Merhaba,
Adım Jirhat olsun burda, madem isimler anlaşmak için...
Jir yiğit demek...
Mehmet Uzun'un bir romanından esinlenit ç/aldığım bir isim.
Sonundaki ''hat'' ise geldi (gelmek fiilinin dili geçmiş zamanlı hali)
Yani Yiğit geldi manasına kavuşuyor.
Bakmayın siz nike ne yiğitlik var ne de kahramanlık, sadece gevezelik var, sitedeki durumdan da anlaşılacağı üzere.
Okumayı ve okuduklarımı aktarmayı severim.
Özellikle okunanların kalıcı olması adına başkaları ile paylaşımı oldukça önemlidir.
Bu pencereden bakınca her şety sanal...
Önünüzde bir klavye ve kemiği olamayn bir dilin parmaklara akışı...
Dolayısıyla parmaklar burda dil hükmünde ve kemiksiz olarak tabir edilmesi yanlış olmaz sanırım.
Siteye gelince;
Güzel, kullanışlı ve renkli kullanıcılardan oluşmakta.
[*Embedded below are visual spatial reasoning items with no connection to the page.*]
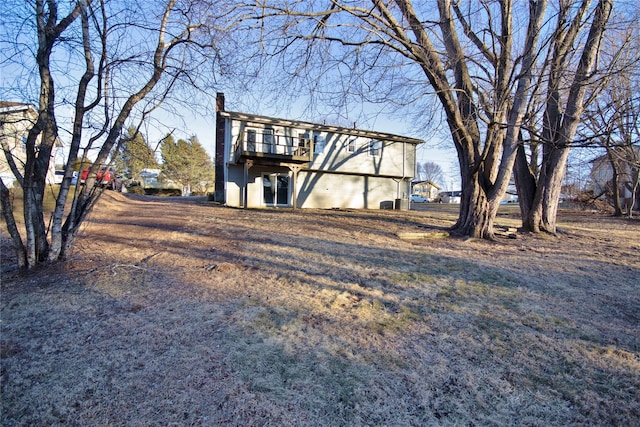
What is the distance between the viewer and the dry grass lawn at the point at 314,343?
6.77 ft

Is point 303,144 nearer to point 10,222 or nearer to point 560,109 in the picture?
point 560,109

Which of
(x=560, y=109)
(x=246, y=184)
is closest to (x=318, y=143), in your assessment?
(x=246, y=184)

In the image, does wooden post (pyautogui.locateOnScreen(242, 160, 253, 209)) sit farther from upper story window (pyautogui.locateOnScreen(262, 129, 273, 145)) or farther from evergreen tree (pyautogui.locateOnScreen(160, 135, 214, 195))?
evergreen tree (pyautogui.locateOnScreen(160, 135, 214, 195))

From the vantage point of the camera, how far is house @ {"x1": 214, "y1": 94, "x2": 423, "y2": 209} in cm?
1678

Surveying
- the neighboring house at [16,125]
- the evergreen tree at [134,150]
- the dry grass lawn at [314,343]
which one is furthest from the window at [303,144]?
the neighboring house at [16,125]

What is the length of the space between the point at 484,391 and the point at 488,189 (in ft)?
23.7

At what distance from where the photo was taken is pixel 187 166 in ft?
131

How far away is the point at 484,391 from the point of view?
2.28 m

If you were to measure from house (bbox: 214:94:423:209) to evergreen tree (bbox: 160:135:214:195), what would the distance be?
18962 millimetres

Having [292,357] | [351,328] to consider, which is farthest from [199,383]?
[351,328]

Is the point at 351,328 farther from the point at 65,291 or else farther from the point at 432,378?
the point at 65,291

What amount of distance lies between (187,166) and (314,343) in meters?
41.1

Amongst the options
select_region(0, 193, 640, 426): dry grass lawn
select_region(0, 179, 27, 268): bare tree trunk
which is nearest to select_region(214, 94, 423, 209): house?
select_region(0, 179, 27, 268): bare tree trunk

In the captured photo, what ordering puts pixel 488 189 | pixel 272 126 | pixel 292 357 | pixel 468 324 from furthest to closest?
pixel 272 126, pixel 488 189, pixel 468 324, pixel 292 357
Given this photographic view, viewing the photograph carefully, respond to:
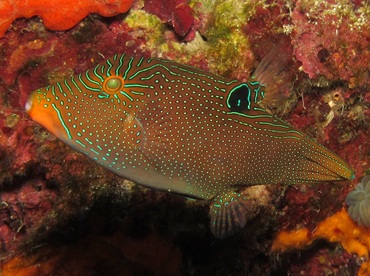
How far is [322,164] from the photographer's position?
11.0 feet

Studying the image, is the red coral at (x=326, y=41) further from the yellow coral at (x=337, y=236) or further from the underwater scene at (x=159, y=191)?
the yellow coral at (x=337, y=236)

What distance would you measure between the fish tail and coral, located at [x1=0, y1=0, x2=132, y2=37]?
2.86 m

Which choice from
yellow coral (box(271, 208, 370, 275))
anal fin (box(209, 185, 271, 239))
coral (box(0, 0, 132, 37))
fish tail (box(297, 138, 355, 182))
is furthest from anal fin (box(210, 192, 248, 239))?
yellow coral (box(271, 208, 370, 275))

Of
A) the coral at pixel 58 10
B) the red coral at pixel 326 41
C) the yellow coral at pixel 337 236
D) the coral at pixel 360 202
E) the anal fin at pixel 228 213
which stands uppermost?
the red coral at pixel 326 41

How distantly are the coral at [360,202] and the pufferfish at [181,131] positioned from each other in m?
3.07

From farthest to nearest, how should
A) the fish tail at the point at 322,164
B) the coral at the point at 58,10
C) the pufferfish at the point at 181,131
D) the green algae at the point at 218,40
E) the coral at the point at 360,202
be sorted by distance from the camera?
the coral at the point at 360,202, the green algae at the point at 218,40, the coral at the point at 58,10, the fish tail at the point at 322,164, the pufferfish at the point at 181,131

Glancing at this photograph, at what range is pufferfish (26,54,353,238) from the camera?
109 inches

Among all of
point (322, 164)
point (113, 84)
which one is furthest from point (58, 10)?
point (322, 164)

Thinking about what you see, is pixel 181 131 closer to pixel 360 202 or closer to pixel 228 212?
pixel 228 212

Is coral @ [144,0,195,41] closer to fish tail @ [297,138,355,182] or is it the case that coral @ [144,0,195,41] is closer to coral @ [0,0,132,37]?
coral @ [0,0,132,37]

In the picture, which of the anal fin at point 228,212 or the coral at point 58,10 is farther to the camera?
the coral at point 58,10

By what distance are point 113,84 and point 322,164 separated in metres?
2.09

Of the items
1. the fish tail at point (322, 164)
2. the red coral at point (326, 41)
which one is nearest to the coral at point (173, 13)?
the red coral at point (326, 41)

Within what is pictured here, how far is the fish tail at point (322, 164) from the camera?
131 inches
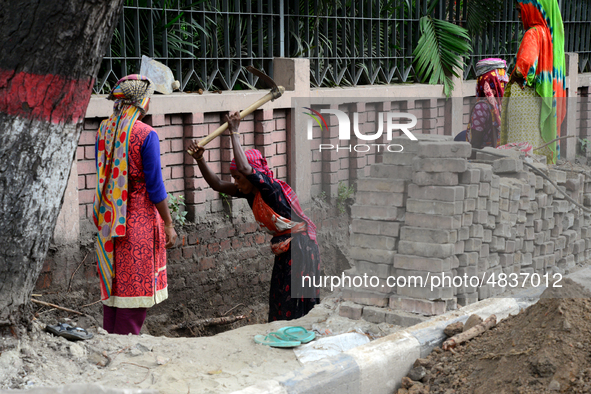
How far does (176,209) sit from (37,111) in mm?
2558

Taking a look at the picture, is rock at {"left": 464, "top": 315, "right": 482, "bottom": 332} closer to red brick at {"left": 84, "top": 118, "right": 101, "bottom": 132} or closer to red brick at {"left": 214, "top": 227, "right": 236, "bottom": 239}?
red brick at {"left": 214, "top": 227, "right": 236, "bottom": 239}

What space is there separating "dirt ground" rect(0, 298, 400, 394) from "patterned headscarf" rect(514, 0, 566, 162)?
401 centimetres

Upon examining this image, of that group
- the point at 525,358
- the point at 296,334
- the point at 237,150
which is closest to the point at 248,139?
the point at 237,150

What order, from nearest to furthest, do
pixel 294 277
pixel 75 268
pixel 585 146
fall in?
pixel 294 277 → pixel 75 268 → pixel 585 146

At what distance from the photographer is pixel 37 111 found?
2.46 meters

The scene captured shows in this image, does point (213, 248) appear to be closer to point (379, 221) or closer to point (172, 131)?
point (172, 131)

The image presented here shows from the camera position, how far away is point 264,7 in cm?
585

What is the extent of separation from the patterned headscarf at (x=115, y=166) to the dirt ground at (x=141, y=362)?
695 millimetres

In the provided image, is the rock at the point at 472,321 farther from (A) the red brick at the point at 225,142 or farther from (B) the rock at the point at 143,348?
(A) the red brick at the point at 225,142

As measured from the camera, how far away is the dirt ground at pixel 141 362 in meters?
2.56

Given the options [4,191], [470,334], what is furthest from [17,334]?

Tabi yeni olduğum için yüzeysel detayları ancak çözebildim.
Ama şu olsa daha güzel olurdu bence;
Bir paylaşıma teşekkür etmek isteyen biri, için teşekkür butonu gerekli. Değerli site yönetimine duyurulur
İnşallah bu sıcak ortamada bereketli, öğretici ve eğitici paylaşımlarla birbirimizi kırmadan vakit geçiririz.
En Güzele emanetsiniz Vesselam...
Jirhat
Konu jirhat tarafından (18/07/11 Saat 10:06 ) değiştirilmiştir..
İnsan...
Farklı bir canlı..
Kimi düşünüre göre düşünebilen bir hayavan (hayvan değil!)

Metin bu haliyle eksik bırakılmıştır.